EXERCISE PROMPT – Change "forested hillside" to "wooded slope" in the listing from the line with "Of those options" through the end, and give back only those lines with everything else unchanged.

PROVIDED ENTRIES –
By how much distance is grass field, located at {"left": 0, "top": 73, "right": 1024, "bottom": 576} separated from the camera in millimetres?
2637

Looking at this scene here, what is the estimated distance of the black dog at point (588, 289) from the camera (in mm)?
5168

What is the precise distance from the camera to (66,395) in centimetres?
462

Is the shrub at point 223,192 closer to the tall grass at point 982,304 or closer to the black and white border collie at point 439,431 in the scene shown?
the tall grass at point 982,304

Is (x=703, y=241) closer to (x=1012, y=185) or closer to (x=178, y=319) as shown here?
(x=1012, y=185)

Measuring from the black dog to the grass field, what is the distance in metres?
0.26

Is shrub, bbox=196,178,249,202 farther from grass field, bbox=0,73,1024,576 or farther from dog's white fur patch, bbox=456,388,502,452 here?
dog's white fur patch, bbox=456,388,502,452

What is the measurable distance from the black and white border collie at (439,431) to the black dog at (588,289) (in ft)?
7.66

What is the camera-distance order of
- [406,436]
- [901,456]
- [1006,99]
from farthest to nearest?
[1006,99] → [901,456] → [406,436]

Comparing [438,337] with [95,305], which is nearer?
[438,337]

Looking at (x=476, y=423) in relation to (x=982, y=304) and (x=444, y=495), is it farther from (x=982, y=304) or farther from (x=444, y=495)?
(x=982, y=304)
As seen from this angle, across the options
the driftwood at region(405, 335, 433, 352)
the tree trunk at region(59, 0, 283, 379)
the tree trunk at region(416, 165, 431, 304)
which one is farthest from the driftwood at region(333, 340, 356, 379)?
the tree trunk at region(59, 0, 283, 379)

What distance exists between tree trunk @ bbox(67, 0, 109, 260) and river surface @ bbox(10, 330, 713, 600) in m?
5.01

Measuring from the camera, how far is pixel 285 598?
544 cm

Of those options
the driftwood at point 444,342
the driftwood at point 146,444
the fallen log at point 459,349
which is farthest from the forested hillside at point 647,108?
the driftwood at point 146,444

EXERCISE OUTPUT –
Of those options
the driftwood at point 444,342
the driftwood at point 146,444
the fallen log at point 459,349
which is farthest from the wooded slope at point 647,108?
the driftwood at point 146,444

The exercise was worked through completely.